Breakfast again on the patio. Small talk with Mrs. Schäfmann, similar to the morning greetings as before all the other mornings, but this time I have added a few short sentences. I described the natures’ beauty as it comes to view on the patio in this sunny morning. Also forecasting that we will have today a beautiful day. While talking I am also gesturing with my hands. She doesn’t understand English, not even one syllable that I said. In reply, she gestured toward the horizon saying: Ein schöner Tag! (A beautiful day!) I couldn’t argue with that. Then I helped her to transfer back the leftovers and the dirty dishes to the kitchen. With a “Danke” she thanked me for helping and I replied with “Danke schön”, thank you (very much) for the breakfast.
Soon Elisabeth Weinhandl arrived. We put all the baggage into the trunk of the car, and then came the emotional good-byes.
It is time to end our visit to St. Anna and return to Vienna. But first, we must return to Mr. Lippe to see if he's found any old photos. He hasn't, though Mayor Weinhandl will find one later that clearly confirms Apu's recollections. But Mr. Lippe has brought a gentleman named Leo to meet us. Leo is also in his 80's. Before the war, Mr. Lippe explains, Leo worked for his grandfather. We learn that it was Leo who built the fence! Here, standing before us, is the man who built the wire-link fence that figures so prominently in my father's memory that it helped us pinpoint the exact site where he was housed 60 years prior. Leo was not around in 1945 when Apu was there. He had been drafted and was fighting in the war, fighting for the Germans. But today, he wanted to shake my father's hand and wish him well. This journey is full of surprises
(Leo was fighting the war for Germany in Africa. But luckily for him, in the early time of the fighting, the British captured him as a prisoner of war. In the wartime he was held in P.O.W. camp in Egypt.)

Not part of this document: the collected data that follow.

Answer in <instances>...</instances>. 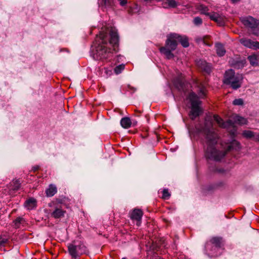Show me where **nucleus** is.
Segmentation results:
<instances>
[{
  "mask_svg": "<svg viewBox=\"0 0 259 259\" xmlns=\"http://www.w3.org/2000/svg\"><path fill=\"white\" fill-rule=\"evenodd\" d=\"M194 23L195 25H198L201 24L202 23V19L198 17H195L194 19Z\"/></svg>",
  "mask_w": 259,
  "mask_h": 259,
  "instance_id": "473e14b6",
  "label": "nucleus"
},
{
  "mask_svg": "<svg viewBox=\"0 0 259 259\" xmlns=\"http://www.w3.org/2000/svg\"><path fill=\"white\" fill-rule=\"evenodd\" d=\"M143 215V212L141 209H134L131 213L130 218L133 221H136L137 225L140 226Z\"/></svg>",
  "mask_w": 259,
  "mask_h": 259,
  "instance_id": "6e6552de",
  "label": "nucleus"
},
{
  "mask_svg": "<svg viewBox=\"0 0 259 259\" xmlns=\"http://www.w3.org/2000/svg\"><path fill=\"white\" fill-rule=\"evenodd\" d=\"M125 65L124 64H121L116 66L114 68V72L116 74H118L121 72V71L124 69Z\"/></svg>",
  "mask_w": 259,
  "mask_h": 259,
  "instance_id": "bb28decb",
  "label": "nucleus"
},
{
  "mask_svg": "<svg viewBox=\"0 0 259 259\" xmlns=\"http://www.w3.org/2000/svg\"><path fill=\"white\" fill-rule=\"evenodd\" d=\"M219 14L216 13H213L212 14H209L208 15L211 20L215 21V20L218 19Z\"/></svg>",
  "mask_w": 259,
  "mask_h": 259,
  "instance_id": "2f4dec72",
  "label": "nucleus"
},
{
  "mask_svg": "<svg viewBox=\"0 0 259 259\" xmlns=\"http://www.w3.org/2000/svg\"><path fill=\"white\" fill-rule=\"evenodd\" d=\"M119 2V4L121 6H124L127 3V0H118Z\"/></svg>",
  "mask_w": 259,
  "mask_h": 259,
  "instance_id": "c9c22d12",
  "label": "nucleus"
},
{
  "mask_svg": "<svg viewBox=\"0 0 259 259\" xmlns=\"http://www.w3.org/2000/svg\"><path fill=\"white\" fill-rule=\"evenodd\" d=\"M38 169V167H35L34 170H36V169Z\"/></svg>",
  "mask_w": 259,
  "mask_h": 259,
  "instance_id": "a19ab883",
  "label": "nucleus"
},
{
  "mask_svg": "<svg viewBox=\"0 0 259 259\" xmlns=\"http://www.w3.org/2000/svg\"><path fill=\"white\" fill-rule=\"evenodd\" d=\"M24 206L28 209H32L36 206V200L33 198H30L25 201Z\"/></svg>",
  "mask_w": 259,
  "mask_h": 259,
  "instance_id": "dca6fc26",
  "label": "nucleus"
},
{
  "mask_svg": "<svg viewBox=\"0 0 259 259\" xmlns=\"http://www.w3.org/2000/svg\"><path fill=\"white\" fill-rule=\"evenodd\" d=\"M166 4H167L168 6L172 8H175L177 6V3L175 0H167Z\"/></svg>",
  "mask_w": 259,
  "mask_h": 259,
  "instance_id": "c85d7f7f",
  "label": "nucleus"
},
{
  "mask_svg": "<svg viewBox=\"0 0 259 259\" xmlns=\"http://www.w3.org/2000/svg\"><path fill=\"white\" fill-rule=\"evenodd\" d=\"M118 41L119 36L114 28H111L109 33L100 32L96 39L97 59L111 60L113 53L118 51Z\"/></svg>",
  "mask_w": 259,
  "mask_h": 259,
  "instance_id": "f03ea898",
  "label": "nucleus"
},
{
  "mask_svg": "<svg viewBox=\"0 0 259 259\" xmlns=\"http://www.w3.org/2000/svg\"><path fill=\"white\" fill-rule=\"evenodd\" d=\"M217 23H218L219 25H221L224 23V18L223 16L221 15H219L218 19L215 20Z\"/></svg>",
  "mask_w": 259,
  "mask_h": 259,
  "instance_id": "7c9ffc66",
  "label": "nucleus"
},
{
  "mask_svg": "<svg viewBox=\"0 0 259 259\" xmlns=\"http://www.w3.org/2000/svg\"><path fill=\"white\" fill-rule=\"evenodd\" d=\"M178 42H180L183 47L186 48L189 45L188 38L176 33H171L167 36L165 45L159 48L161 53L164 55L166 58L170 59L174 57L172 51L177 48Z\"/></svg>",
  "mask_w": 259,
  "mask_h": 259,
  "instance_id": "7ed1b4c3",
  "label": "nucleus"
},
{
  "mask_svg": "<svg viewBox=\"0 0 259 259\" xmlns=\"http://www.w3.org/2000/svg\"><path fill=\"white\" fill-rule=\"evenodd\" d=\"M65 211L63 210L61 206H56L54 210L51 212V215L55 219H59L64 216Z\"/></svg>",
  "mask_w": 259,
  "mask_h": 259,
  "instance_id": "ddd939ff",
  "label": "nucleus"
},
{
  "mask_svg": "<svg viewBox=\"0 0 259 259\" xmlns=\"http://www.w3.org/2000/svg\"><path fill=\"white\" fill-rule=\"evenodd\" d=\"M216 52L217 54L220 56H223L226 53V50L224 46L220 43L215 45Z\"/></svg>",
  "mask_w": 259,
  "mask_h": 259,
  "instance_id": "aec40b11",
  "label": "nucleus"
},
{
  "mask_svg": "<svg viewBox=\"0 0 259 259\" xmlns=\"http://www.w3.org/2000/svg\"><path fill=\"white\" fill-rule=\"evenodd\" d=\"M122 259H126V258H122Z\"/></svg>",
  "mask_w": 259,
  "mask_h": 259,
  "instance_id": "37998d69",
  "label": "nucleus"
},
{
  "mask_svg": "<svg viewBox=\"0 0 259 259\" xmlns=\"http://www.w3.org/2000/svg\"><path fill=\"white\" fill-rule=\"evenodd\" d=\"M57 192V187L55 185L51 184L49 185V188L46 190V193L48 197H52Z\"/></svg>",
  "mask_w": 259,
  "mask_h": 259,
  "instance_id": "f3484780",
  "label": "nucleus"
},
{
  "mask_svg": "<svg viewBox=\"0 0 259 259\" xmlns=\"http://www.w3.org/2000/svg\"><path fill=\"white\" fill-rule=\"evenodd\" d=\"M235 72L232 69H230L226 71L224 76V82L228 84L231 80L235 78Z\"/></svg>",
  "mask_w": 259,
  "mask_h": 259,
  "instance_id": "2eb2a0df",
  "label": "nucleus"
},
{
  "mask_svg": "<svg viewBox=\"0 0 259 259\" xmlns=\"http://www.w3.org/2000/svg\"><path fill=\"white\" fill-rule=\"evenodd\" d=\"M212 245L215 246V248L223 247L224 245V242L223 238L220 237H213L205 244V250L208 255L211 257H215L218 256V253L216 251H213L211 249V247Z\"/></svg>",
  "mask_w": 259,
  "mask_h": 259,
  "instance_id": "423d86ee",
  "label": "nucleus"
},
{
  "mask_svg": "<svg viewBox=\"0 0 259 259\" xmlns=\"http://www.w3.org/2000/svg\"><path fill=\"white\" fill-rule=\"evenodd\" d=\"M242 23L246 26L253 28L258 25V22L251 16L243 17L241 19Z\"/></svg>",
  "mask_w": 259,
  "mask_h": 259,
  "instance_id": "9d476101",
  "label": "nucleus"
},
{
  "mask_svg": "<svg viewBox=\"0 0 259 259\" xmlns=\"http://www.w3.org/2000/svg\"><path fill=\"white\" fill-rule=\"evenodd\" d=\"M99 5L105 7H112L114 6V0H99Z\"/></svg>",
  "mask_w": 259,
  "mask_h": 259,
  "instance_id": "412c9836",
  "label": "nucleus"
},
{
  "mask_svg": "<svg viewBox=\"0 0 259 259\" xmlns=\"http://www.w3.org/2000/svg\"><path fill=\"white\" fill-rule=\"evenodd\" d=\"M214 120L218 124L219 126L222 128H229V127H234L235 123L240 125L246 124L247 120L244 117H241L237 114H234L232 117V119H229L226 122H224L223 120L218 115L213 116Z\"/></svg>",
  "mask_w": 259,
  "mask_h": 259,
  "instance_id": "20e7f679",
  "label": "nucleus"
},
{
  "mask_svg": "<svg viewBox=\"0 0 259 259\" xmlns=\"http://www.w3.org/2000/svg\"><path fill=\"white\" fill-rule=\"evenodd\" d=\"M140 112H139V113L138 114H137V116H139L140 115Z\"/></svg>",
  "mask_w": 259,
  "mask_h": 259,
  "instance_id": "79ce46f5",
  "label": "nucleus"
},
{
  "mask_svg": "<svg viewBox=\"0 0 259 259\" xmlns=\"http://www.w3.org/2000/svg\"><path fill=\"white\" fill-rule=\"evenodd\" d=\"M197 131L205 137L206 148L205 156L206 158L220 161L232 149L240 148V143L234 140L231 143H218L219 137L213 127V121L210 117H206L204 125L197 124L195 126Z\"/></svg>",
  "mask_w": 259,
  "mask_h": 259,
  "instance_id": "f257e3e1",
  "label": "nucleus"
},
{
  "mask_svg": "<svg viewBox=\"0 0 259 259\" xmlns=\"http://www.w3.org/2000/svg\"><path fill=\"white\" fill-rule=\"evenodd\" d=\"M242 136L247 138H253L255 141L259 142V133H254L251 131L245 130L242 132Z\"/></svg>",
  "mask_w": 259,
  "mask_h": 259,
  "instance_id": "4468645a",
  "label": "nucleus"
},
{
  "mask_svg": "<svg viewBox=\"0 0 259 259\" xmlns=\"http://www.w3.org/2000/svg\"><path fill=\"white\" fill-rule=\"evenodd\" d=\"M197 65L203 71L209 73L211 71V65L205 61L199 60L197 61Z\"/></svg>",
  "mask_w": 259,
  "mask_h": 259,
  "instance_id": "f8f14e48",
  "label": "nucleus"
},
{
  "mask_svg": "<svg viewBox=\"0 0 259 259\" xmlns=\"http://www.w3.org/2000/svg\"><path fill=\"white\" fill-rule=\"evenodd\" d=\"M239 41L242 45L249 49L257 50V48H259V42L253 41L250 39L243 38Z\"/></svg>",
  "mask_w": 259,
  "mask_h": 259,
  "instance_id": "1a4fd4ad",
  "label": "nucleus"
},
{
  "mask_svg": "<svg viewBox=\"0 0 259 259\" xmlns=\"http://www.w3.org/2000/svg\"><path fill=\"white\" fill-rule=\"evenodd\" d=\"M197 91L198 92L199 97L203 98L205 97L206 90L205 87L203 84H198V89Z\"/></svg>",
  "mask_w": 259,
  "mask_h": 259,
  "instance_id": "a211bd4d",
  "label": "nucleus"
},
{
  "mask_svg": "<svg viewBox=\"0 0 259 259\" xmlns=\"http://www.w3.org/2000/svg\"><path fill=\"white\" fill-rule=\"evenodd\" d=\"M6 242V240L5 239H3L2 240L0 241V245H2L4 243H5Z\"/></svg>",
  "mask_w": 259,
  "mask_h": 259,
  "instance_id": "4c0bfd02",
  "label": "nucleus"
},
{
  "mask_svg": "<svg viewBox=\"0 0 259 259\" xmlns=\"http://www.w3.org/2000/svg\"><path fill=\"white\" fill-rule=\"evenodd\" d=\"M184 76L182 74H181L178 78L175 80L174 83L178 87L183 89V86L184 83Z\"/></svg>",
  "mask_w": 259,
  "mask_h": 259,
  "instance_id": "4be33fe9",
  "label": "nucleus"
},
{
  "mask_svg": "<svg viewBox=\"0 0 259 259\" xmlns=\"http://www.w3.org/2000/svg\"><path fill=\"white\" fill-rule=\"evenodd\" d=\"M221 248L220 247H216L215 248V246H212V247H211V249L213 251H216L217 253H218V255L220 254V252H219V250Z\"/></svg>",
  "mask_w": 259,
  "mask_h": 259,
  "instance_id": "f704fd0d",
  "label": "nucleus"
},
{
  "mask_svg": "<svg viewBox=\"0 0 259 259\" xmlns=\"http://www.w3.org/2000/svg\"><path fill=\"white\" fill-rule=\"evenodd\" d=\"M233 104L235 105H242L243 100L242 99H236L233 101Z\"/></svg>",
  "mask_w": 259,
  "mask_h": 259,
  "instance_id": "c756f323",
  "label": "nucleus"
},
{
  "mask_svg": "<svg viewBox=\"0 0 259 259\" xmlns=\"http://www.w3.org/2000/svg\"><path fill=\"white\" fill-rule=\"evenodd\" d=\"M243 80V76L241 74H237L236 75L235 78L230 81L228 84L230 85L231 88L234 90H237L239 88L242 84Z\"/></svg>",
  "mask_w": 259,
  "mask_h": 259,
  "instance_id": "9b49d317",
  "label": "nucleus"
},
{
  "mask_svg": "<svg viewBox=\"0 0 259 259\" xmlns=\"http://www.w3.org/2000/svg\"><path fill=\"white\" fill-rule=\"evenodd\" d=\"M232 1L233 3H235L238 2L239 0H232Z\"/></svg>",
  "mask_w": 259,
  "mask_h": 259,
  "instance_id": "58836bf2",
  "label": "nucleus"
},
{
  "mask_svg": "<svg viewBox=\"0 0 259 259\" xmlns=\"http://www.w3.org/2000/svg\"><path fill=\"white\" fill-rule=\"evenodd\" d=\"M170 194L169 193L167 189H164L162 191V198L165 200L168 199L170 197Z\"/></svg>",
  "mask_w": 259,
  "mask_h": 259,
  "instance_id": "a878e982",
  "label": "nucleus"
},
{
  "mask_svg": "<svg viewBox=\"0 0 259 259\" xmlns=\"http://www.w3.org/2000/svg\"><path fill=\"white\" fill-rule=\"evenodd\" d=\"M203 42L205 45H207V46H211V44L208 42L206 40H205L204 39H203Z\"/></svg>",
  "mask_w": 259,
  "mask_h": 259,
  "instance_id": "e433bc0d",
  "label": "nucleus"
},
{
  "mask_svg": "<svg viewBox=\"0 0 259 259\" xmlns=\"http://www.w3.org/2000/svg\"><path fill=\"white\" fill-rule=\"evenodd\" d=\"M68 252L73 259H76L80 255L87 252L85 246L81 243L75 245L70 244L68 246Z\"/></svg>",
  "mask_w": 259,
  "mask_h": 259,
  "instance_id": "0eeeda50",
  "label": "nucleus"
},
{
  "mask_svg": "<svg viewBox=\"0 0 259 259\" xmlns=\"http://www.w3.org/2000/svg\"><path fill=\"white\" fill-rule=\"evenodd\" d=\"M12 185L13 186L12 189L15 191L18 190L20 187V183L19 180L13 181L12 182Z\"/></svg>",
  "mask_w": 259,
  "mask_h": 259,
  "instance_id": "393cba45",
  "label": "nucleus"
},
{
  "mask_svg": "<svg viewBox=\"0 0 259 259\" xmlns=\"http://www.w3.org/2000/svg\"><path fill=\"white\" fill-rule=\"evenodd\" d=\"M236 129H234V131H233V132H232V134H235V132H236Z\"/></svg>",
  "mask_w": 259,
  "mask_h": 259,
  "instance_id": "ea45409f",
  "label": "nucleus"
},
{
  "mask_svg": "<svg viewBox=\"0 0 259 259\" xmlns=\"http://www.w3.org/2000/svg\"><path fill=\"white\" fill-rule=\"evenodd\" d=\"M248 59L249 61L250 64L252 66H257V56L256 55H251L248 57Z\"/></svg>",
  "mask_w": 259,
  "mask_h": 259,
  "instance_id": "5701e85b",
  "label": "nucleus"
},
{
  "mask_svg": "<svg viewBox=\"0 0 259 259\" xmlns=\"http://www.w3.org/2000/svg\"><path fill=\"white\" fill-rule=\"evenodd\" d=\"M188 98L191 104L189 116L191 119L194 120L202 112V110L200 107L201 101L199 100L198 97L194 92L191 93Z\"/></svg>",
  "mask_w": 259,
  "mask_h": 259,
  "instance_id": "39448f33",
  "label": "nucleus"
},
{
  "mask_svg": "<svg viewBox=\"0 0 259 259\" xmlns=\"http://www.w3.org/2000/svg\"><path fill=\"white\" fill-rule=\"evenodd\" d=\"M120 124L124 128L130 127L132 124L131 119L128 117L122 118L120 120Z\"/></svg>",
  "mask_w": 259,
  "mask_h": 259,
  "instance_id": "6ab92c4d",
  "label": "nucleus"
},
{
  "mask_svg": "<svg viewBox=\"0 0 259 259\" xmlns=\"http://www.w3.org/2000/svg\"><path fill=\"white\" fill-rule=\"evenodd\" d=\"M22 219L21 218H17L14 221L15 226L16 228L19 227V224L21 223Z\"/></svg>",
  "mask_w": 259,
  "mask_h": 259,
  "instance_id": "72a5a7b5",
  "label": "nucleus"
},
{
  "mask_svg": "<svg viewBox=\"0 0 259 259\" xmlns=\"http://www.w3.org/2000/svg\"><path fill=\"white\" fill-rule=\"evenodd\" d=\"M198 9L201 11V13L204 14L205 15H209V13H208V9L206 6L203 5H200L198 6Z\"/></svg>",
  "mask_w": 259,
  "mask_h": 259,
  "instance_id": "b1692460",
  "label": "nucleus"
},
{
  "mask_svg": "<svg viewBox=\"0 0 259 259\" xmlns=\"http://www.w3.org/2000/svg\"><path fill=\"white\" fill-rule=\"evenodd\" d=\"M113 66H112L110 68H108L106 67H104V73L106 75V77H108L112 75V68Z\"/></svg>",
  "mask_w": 259,
  "mask_h": 259,
  "instance_id": "cd10ccee",
  "label": "nucleus"
}]
</instances>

As we are packing our bags into Mrs. Weinhandl's car for the drive to the train station, Mrs. Kikelj pulls up suddenly. In a quick break between classes, she decided to race over to say one more goodbye. With tears in her eyes, she thanks us for our visit and promises to try my father's math program. I sense that this was her way of saying thank you to us for helping lift the burden from her mother's shoulders.
At the train station, Mrs. Weinhandl tells me that in less than a week, she feels like I have become her brother and Apu is like a grandfather to her. Apu jokingly says: "why not like a father!" At 80, my father is far from old. He handles the rigors of travel better than me.